● **Deine Aufgabe**: Gib aus dem Seitenauszug den Abschnitt von „Schüssler: Es gibt“ bis einschließlich „Wort ohne Verlage?“ wortgetreu wieder.

● **Seitenauszug**:
═══

Ist der Verlag also Urheber?
Schüssler: Es gibt ja die Frage nach dem gesetzlich verankerten
Leistungsschutzrecht. Die Verlage haben bisher eigentlich nie dafür
gekämpft, sondern über das Urheberrecht ihre Berechtigung gezogen. So hatte
es der Gesetzgeber vorgesehen. Und das wird jetzt infrage gestellt.
Was hätte das Leistungsschutzrecht für Folgen? Eine VG Wort ohne Verlage?
Schüssler: Ja, möglicherweise. Sollte es in Zukunft getrennte
Verwertungsgesellschaften geben, wäre das für beide Seiten von Nachteil,
auch für die Autoren. Gemeinsam konnten wir für die Vergütung
urheberrechtlich geschützter Werke mehr erreichen als jeder für sich. Das
System hat gut funktioniert und schien mir gerecht zu sein.
George: Ein Albtraum. Der Kuchen wird ja nicht größer. Ein Kollege hat mir
vorgerechnet, dass die Gerätehersteller dann eben 130 Prozent zahlen
sollen: 100 an die Autoren, 30 an die Verlage. Ich habe sehr gelacht. Denn
seit Jahren hören wir von dem Branchenverband Bitkom schon, die
Geräteabgabe sei überholt.
Die Verhandlungsposition der Autoren wäre geschwächt?

═══

● **Quellenmaterial**:
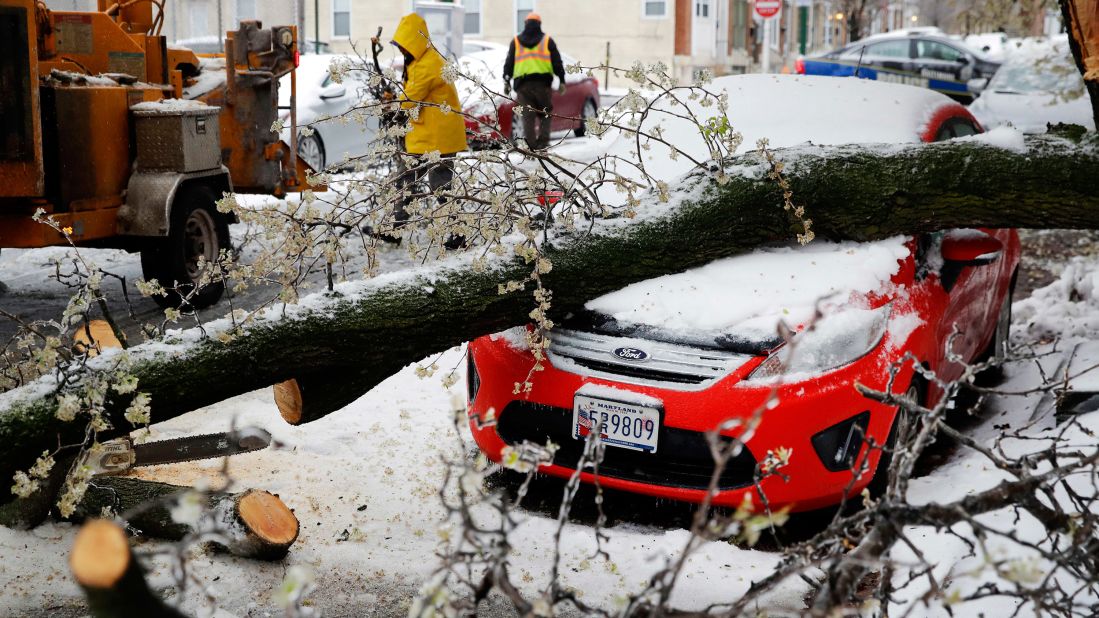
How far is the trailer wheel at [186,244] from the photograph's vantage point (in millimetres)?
7273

═══

● **Lösung der Aufgabe**:
Schüssler: Es gibt ja die Frage nach dem gesetzlich verankerten
Leistungsschutzrecht. Die Verlage haben bisher eigentlich nie dafür
gekämpft, sondern über das Urheberrecht ihre Berechtigung gezogen. So hatte
es der Gesetzgeber vorgesehen. Und das wird jetzt infrage gestellt.
Was hätte das Leistungsschutzrecht für Folgen? Eine VG Wort ohne Verlage?